1 I note that in ordinary lawsuits brought by one private party against another private party, where the rights of other persons will not be affected, "settlement of the dispute is solely in the hands of the parties." United States v. City of Miami, 614 F.2d 1322, 1330 (5th Cir. 1980), aff'd in part and reversed in part on rehearing en banc, 664 F.2d 435 (1981). Thus, under Fed. R. Civ. P. 41(a)(1)(ii), a stipulation signed by all parties who have appeared in the court action is effective automatically, without judicial involvement. Gardiner v. A.H Robins Co Inc., 747 F.2d 1180, 1189 (8th Cir. 1984). The trial court judge must "'stand[] indifferent,'" and not interfere with the parties' "unconditional right" to a dismissal by stipulation. Id. at 1189-1190 (citation omitted). See also Janus Films. Inc. v. Miller, 801 F.2d 578, 582, 585 (2d Cir. 1986); City of Miami, 614 F.2d at 1332.

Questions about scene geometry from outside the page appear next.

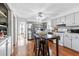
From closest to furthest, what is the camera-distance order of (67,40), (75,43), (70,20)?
(75,43)
(67,40)
(70,20)

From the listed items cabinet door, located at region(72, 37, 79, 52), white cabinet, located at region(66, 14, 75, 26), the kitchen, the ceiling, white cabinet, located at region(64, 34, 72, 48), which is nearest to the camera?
the kitchen

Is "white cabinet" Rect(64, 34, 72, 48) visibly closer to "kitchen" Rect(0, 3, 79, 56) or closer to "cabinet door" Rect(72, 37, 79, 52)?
"kitchen" Rect(0, 3, 79, 56)

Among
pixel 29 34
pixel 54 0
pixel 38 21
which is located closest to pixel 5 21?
pixel 54 0

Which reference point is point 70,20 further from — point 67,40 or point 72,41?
point 72,41

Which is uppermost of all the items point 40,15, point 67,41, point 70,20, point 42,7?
point 42,7

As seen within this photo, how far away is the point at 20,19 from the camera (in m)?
11.2

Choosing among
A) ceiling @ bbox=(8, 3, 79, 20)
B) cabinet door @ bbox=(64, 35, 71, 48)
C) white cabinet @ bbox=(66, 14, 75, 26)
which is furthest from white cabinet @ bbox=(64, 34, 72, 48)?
ceiling @ bbox=(8, 3, 79, 20)

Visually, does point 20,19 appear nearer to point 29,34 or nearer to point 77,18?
point 29,34

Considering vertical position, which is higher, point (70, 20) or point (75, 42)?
point (70, 20)

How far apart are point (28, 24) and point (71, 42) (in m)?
5.72

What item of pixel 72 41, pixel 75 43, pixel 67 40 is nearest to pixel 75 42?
pixel 75 43

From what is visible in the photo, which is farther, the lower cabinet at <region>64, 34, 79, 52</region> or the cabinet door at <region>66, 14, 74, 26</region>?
the cabinet door at <region>66, 14, 74, 26</region>

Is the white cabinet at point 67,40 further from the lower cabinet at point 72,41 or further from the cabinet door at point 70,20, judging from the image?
the cabinet door at point 70,20

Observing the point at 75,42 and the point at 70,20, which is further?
the point at 70,20
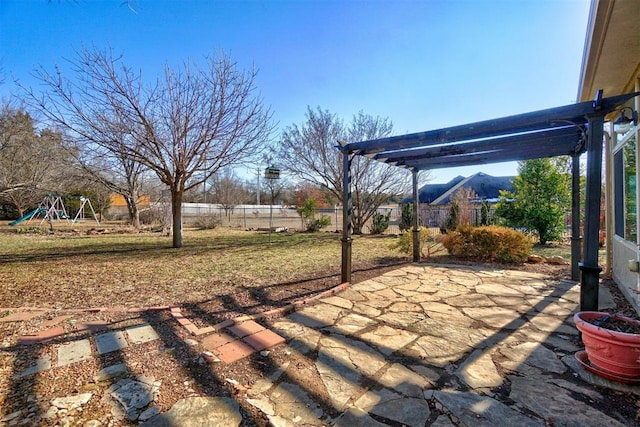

2 A settlement a contract, and its construction and enforcement are governed by principles of contract law. United States v. ITT Continental Baking Co., 420 U.S. 223, 238 (1975); Schwartz v. Florida Bd. of Regents, 807 F.2d 901, 905 (11th Cir. 1987); Orr v. Brown & Root Inc., Case No 85-ERA-6, Secretary's Decision and Order issued October 2, 1985, at 2. The doctrine that a promise or term of an agreement is unenforceable if against public policy encompasses more than illegality; it includes promises which are injurious to the public interest. Shadis v. Beal , 685 F. 2d 824, 833, n. 15 (3d Cir. 1982), Cert. denied 459 U.S. 970 (1982). "Contracts contrary to public policy, that is those which tend to be injurious to the public or against the public good, are illegal and void, even though actual injury does not result therefrom." 17 C.J.S. Contracts § 211, p. 1013 (1963).